With Jazz Fest beginning this week, New Orleans will fill with music lovers and live music will greet them everywhere around town, from the stages at the Fair Grounds to clubs, theaters and all manner of venues where acts are often double- or even triple-booked this time of year.
Meanwhile, at Live Oak Cafe, a little banjo with your breakfast or ragtime with your lunch is just business as usual.
A fixture of the Carrollton neighborhood for years, this cafe at the corner of Oak and Dublin streets was long known as the Oak Street Cafe. Last year, new owners took over and renamed it Live Oak Cafe. After a winter hiatus for some extensive renovations, it reopened this month with an expanded dining room, a made-from-scratch menu for breakfast and lunch, and an eclectic roster of live music for the morning and early afternoon.
Fashioning itself as the quirky little sister of the ever-popular New Orleans jazz brunch, Live Oak Cafe provides emerging and under-the-radar musicians with a place to strut their stuff seven days a week.

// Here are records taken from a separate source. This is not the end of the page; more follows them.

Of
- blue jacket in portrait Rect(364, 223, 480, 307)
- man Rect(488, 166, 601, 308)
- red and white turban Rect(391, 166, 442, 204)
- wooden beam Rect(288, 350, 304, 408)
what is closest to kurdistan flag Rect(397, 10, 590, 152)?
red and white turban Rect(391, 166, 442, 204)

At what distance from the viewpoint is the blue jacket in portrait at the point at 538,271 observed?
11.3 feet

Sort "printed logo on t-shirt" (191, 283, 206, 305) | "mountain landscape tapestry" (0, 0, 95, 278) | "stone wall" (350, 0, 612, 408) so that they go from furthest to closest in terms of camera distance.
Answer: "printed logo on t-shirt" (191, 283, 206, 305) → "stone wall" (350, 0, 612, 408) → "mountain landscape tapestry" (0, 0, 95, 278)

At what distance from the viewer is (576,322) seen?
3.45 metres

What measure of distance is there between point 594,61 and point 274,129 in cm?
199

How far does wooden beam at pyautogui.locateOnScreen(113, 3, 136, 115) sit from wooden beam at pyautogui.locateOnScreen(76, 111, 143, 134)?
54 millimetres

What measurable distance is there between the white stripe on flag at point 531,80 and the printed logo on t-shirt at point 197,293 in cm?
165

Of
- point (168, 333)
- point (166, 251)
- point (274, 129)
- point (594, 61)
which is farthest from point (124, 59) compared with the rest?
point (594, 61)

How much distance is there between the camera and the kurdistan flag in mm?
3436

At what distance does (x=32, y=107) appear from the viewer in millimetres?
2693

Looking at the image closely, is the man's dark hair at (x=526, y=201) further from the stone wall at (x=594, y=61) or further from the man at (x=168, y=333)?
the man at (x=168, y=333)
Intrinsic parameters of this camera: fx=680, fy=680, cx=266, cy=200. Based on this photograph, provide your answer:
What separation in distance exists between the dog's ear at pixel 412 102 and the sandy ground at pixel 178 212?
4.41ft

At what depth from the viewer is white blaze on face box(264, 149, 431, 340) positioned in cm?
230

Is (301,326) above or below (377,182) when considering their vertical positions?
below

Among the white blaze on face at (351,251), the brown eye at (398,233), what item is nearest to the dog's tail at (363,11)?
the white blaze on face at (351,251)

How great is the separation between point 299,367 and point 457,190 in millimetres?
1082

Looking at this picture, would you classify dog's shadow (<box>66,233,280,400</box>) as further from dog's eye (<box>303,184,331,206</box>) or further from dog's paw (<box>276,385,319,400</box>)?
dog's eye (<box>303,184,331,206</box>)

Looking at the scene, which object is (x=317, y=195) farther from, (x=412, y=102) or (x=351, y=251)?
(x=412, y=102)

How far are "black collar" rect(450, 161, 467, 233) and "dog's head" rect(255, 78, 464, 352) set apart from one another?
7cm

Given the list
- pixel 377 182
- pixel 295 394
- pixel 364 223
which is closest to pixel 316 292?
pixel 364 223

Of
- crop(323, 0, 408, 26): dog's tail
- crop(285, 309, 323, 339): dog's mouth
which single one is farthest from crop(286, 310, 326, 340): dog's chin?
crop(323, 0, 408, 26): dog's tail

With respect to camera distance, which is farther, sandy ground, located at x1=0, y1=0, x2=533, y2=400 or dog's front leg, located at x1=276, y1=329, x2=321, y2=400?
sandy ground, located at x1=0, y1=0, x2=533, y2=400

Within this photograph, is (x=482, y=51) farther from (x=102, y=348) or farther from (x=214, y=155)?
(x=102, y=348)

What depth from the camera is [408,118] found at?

“I try to provide something that you can’t get anywhere else,” said Jason van Ness, the music coordinator for Live Oak Cafe. “A lot of these musicians, their acts are just so interesting, but they just don’t fit in any other location. They’re so different. I try to give them a spot to where they can have their own creative outlet and do what they want to do.”

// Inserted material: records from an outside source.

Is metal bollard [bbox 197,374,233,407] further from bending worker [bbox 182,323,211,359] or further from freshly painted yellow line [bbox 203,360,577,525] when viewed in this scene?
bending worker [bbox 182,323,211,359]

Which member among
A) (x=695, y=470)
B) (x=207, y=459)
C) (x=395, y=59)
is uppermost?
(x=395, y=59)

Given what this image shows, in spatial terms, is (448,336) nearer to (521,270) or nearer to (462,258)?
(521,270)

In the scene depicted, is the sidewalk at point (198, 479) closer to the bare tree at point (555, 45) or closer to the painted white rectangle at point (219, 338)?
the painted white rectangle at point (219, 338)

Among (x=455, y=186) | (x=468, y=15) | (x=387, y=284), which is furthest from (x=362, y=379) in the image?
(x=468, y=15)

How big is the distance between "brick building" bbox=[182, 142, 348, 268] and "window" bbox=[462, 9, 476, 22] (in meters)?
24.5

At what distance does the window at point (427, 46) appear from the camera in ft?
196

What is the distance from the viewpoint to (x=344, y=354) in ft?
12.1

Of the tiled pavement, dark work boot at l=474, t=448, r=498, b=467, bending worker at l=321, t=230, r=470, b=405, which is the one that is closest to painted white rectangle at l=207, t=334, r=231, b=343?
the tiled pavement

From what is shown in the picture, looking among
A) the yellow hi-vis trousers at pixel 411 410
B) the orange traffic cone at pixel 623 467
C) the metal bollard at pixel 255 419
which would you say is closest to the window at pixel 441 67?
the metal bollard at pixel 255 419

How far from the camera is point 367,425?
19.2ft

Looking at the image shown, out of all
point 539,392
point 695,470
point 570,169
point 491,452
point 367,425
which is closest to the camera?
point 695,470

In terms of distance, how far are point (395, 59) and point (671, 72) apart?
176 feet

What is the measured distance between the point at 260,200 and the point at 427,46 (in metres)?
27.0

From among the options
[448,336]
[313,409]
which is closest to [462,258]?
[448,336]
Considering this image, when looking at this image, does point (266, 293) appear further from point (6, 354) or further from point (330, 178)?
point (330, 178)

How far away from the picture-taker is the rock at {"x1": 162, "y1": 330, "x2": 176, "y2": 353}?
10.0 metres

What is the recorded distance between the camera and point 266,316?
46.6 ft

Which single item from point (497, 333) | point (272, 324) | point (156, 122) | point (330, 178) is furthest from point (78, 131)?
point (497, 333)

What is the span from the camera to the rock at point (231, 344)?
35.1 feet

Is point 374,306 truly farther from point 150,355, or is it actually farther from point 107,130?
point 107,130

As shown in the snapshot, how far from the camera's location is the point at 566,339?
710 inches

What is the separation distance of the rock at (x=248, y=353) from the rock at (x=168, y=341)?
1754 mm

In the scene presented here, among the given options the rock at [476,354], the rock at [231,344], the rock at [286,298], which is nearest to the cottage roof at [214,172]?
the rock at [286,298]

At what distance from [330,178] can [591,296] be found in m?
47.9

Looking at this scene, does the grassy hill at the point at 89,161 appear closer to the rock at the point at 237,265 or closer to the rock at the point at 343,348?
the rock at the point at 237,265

The diversity of stylings gives regulars an ever-changing soundtrack to accompany their sausage and eggs.
“No act repeats anytime in a month, and I don’t give anyone residencies or anything like that,” van Ness said. “You never really know what to expect when you come up here. I have barbershop quartets booked and steel drum players booked; today we just had an amazing vibraphonist who was in town. Things are always little bit different.”

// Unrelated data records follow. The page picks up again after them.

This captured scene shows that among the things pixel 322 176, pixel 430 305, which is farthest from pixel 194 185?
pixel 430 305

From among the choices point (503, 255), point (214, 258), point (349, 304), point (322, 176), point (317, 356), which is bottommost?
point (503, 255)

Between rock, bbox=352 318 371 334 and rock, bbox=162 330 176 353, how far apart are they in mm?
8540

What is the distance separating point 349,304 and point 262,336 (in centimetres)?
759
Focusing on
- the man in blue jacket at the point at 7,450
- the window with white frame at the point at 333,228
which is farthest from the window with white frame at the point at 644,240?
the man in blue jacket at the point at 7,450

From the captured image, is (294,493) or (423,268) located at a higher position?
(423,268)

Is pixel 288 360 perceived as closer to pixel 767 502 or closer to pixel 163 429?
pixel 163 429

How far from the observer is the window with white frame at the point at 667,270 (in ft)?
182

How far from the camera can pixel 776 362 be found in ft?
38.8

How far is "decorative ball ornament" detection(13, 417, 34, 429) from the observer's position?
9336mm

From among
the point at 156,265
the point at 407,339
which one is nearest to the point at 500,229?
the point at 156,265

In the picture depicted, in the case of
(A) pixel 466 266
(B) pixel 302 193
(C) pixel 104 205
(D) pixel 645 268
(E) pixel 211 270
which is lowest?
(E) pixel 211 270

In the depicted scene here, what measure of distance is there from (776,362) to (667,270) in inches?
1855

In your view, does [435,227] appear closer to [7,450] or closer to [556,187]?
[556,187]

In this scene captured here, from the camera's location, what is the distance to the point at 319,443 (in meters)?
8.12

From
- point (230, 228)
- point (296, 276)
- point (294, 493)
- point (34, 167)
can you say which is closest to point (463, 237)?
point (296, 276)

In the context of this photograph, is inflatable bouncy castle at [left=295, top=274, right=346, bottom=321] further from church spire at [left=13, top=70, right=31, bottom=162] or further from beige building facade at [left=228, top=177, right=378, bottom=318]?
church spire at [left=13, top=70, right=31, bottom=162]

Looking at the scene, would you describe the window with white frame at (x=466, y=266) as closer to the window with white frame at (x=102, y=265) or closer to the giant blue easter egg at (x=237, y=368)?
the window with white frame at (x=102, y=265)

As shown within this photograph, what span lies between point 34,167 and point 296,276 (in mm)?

In the coming weeks, a flamenco guitarist, a Jamaican soul band and an Indian sarod player all will ply the restaurant’s black-and-white tiled floors between the regularly scheduled hours of 10 a.m. and 1 p.m.
“I have a guy who is covered in tattoos with a handlebar moustache who dresses like a clown and gets a tattoo while singing Italian opera coming in,” van Ness said with a laugh. “He gets a tattoo live onstage while singing opera with the most beautiful string section behind him you’ve ever heard.”
While the cafe keeps tightlipped about any potential special acts during Jazz Fest, van Ness strongly hinted at the possibility of some surprise appearances.
“I would say, week to week, we have 90 percent local artists. If we have some folks coming through town who are really interesting, I’ll book them, but it’s mainly local people,” he said. “During Jazz Fest, it’s definitely a time of the day when other venues aren’t open to artists, so you’ll just have to stop by and see, maybe, who’s here.”
As the performance roster has grown more diverse, the menu at Live Oak Cafe also has grown and kept up with the times.
Locally sourced ingredients anchor the menu, and eco-friendly practices like recycling and composting are part of both the restaurant’s values and normal operating procedures.
Early birds arriving before 9:30 a.m. are privy to generous breakfast deals, like egg and cheese biscuits or a pair of eggs over cheese grits for $3.50. Play the “sweet tooth wild card” option when ordering pancakes and the kitchen will exercise its daily whim of sugary bliss on top of a short stack, like the recent addition of peaches and cream. House-made sausage patties shine with a sweet-spicy kick.
Lunch presents familiar favorites with inventive twists, including a vegetable sandwich with feta-herb spread and a daily-changing “seasonal surprise.”
“We’re creating a uniquely New Orleans experience,” van Ness said. “There isn’t another restaurant that’s doing what we’re doing in terms of music and food in the morning. You have a few breakfast places, but no one uses all the fresh ingredients and artists. It’s a totally different vibe.”